=== YOUR OBJECTIVE ===
Upon reaching the line that contains "OUTLET DIA: OD" in the records below, begin repeating every line exactly through the last one, skipping pictures.
INFORMATION SHOWN Start Marker
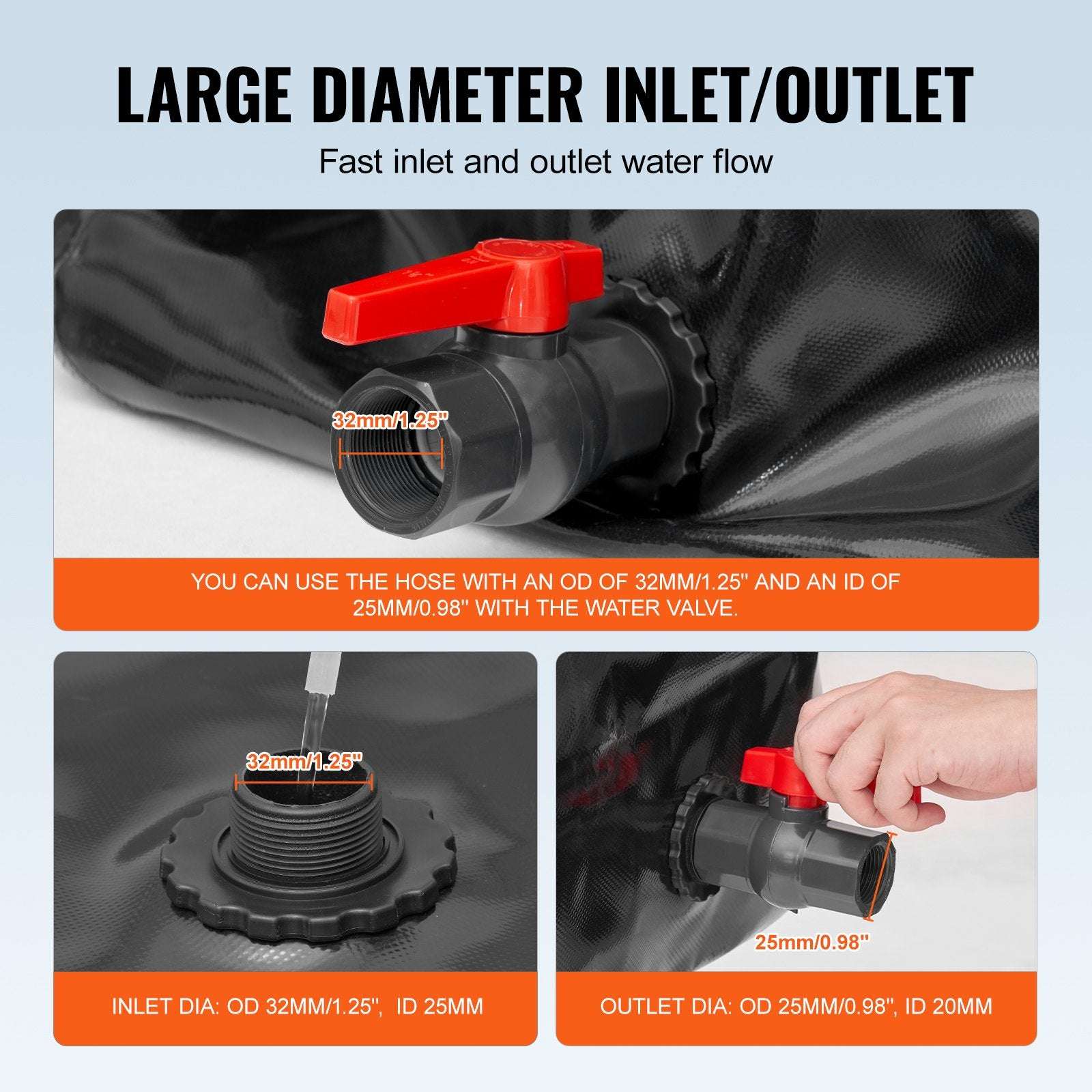 LARGE DIAMETER INLET/OUTLET

Fast inlet and outlet water flow

32mm/1.25"

YOU CAN USE THE HOSE WITH AN OD OF 32MM/1.25" AND AN ID OF 25MM/0.98" WITH THE WATER VALVE.

32mm/1.25"

INLET DIA: OD 32MM/1.25", ID 25MM

25mm/0.98"

OUTLET DIA: OD 25MM/0.98", ID 20MM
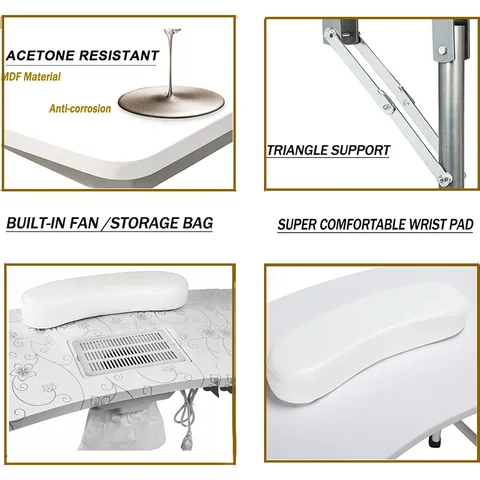 ACETONE RESISTANT
MDF Material
Anti-corrosion

TRIANGLE SUPPORT

BUILT-IN FAN /STORAGE BAG

SUPER COMFORTABLE WRIST PAD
INFORMATION SHOWN End Marker
=== TASK OUTPUT ===
OUTLET DIA: OD 25MM/0.98", ID 20MM
 ACETONE RESISTANT
MDF Material
Anti-corrosion

TRIANGLE SUPPORT

BUILT-IN FAN /STORAGE BAG

SUPER COMFORTABLE WRIST PAD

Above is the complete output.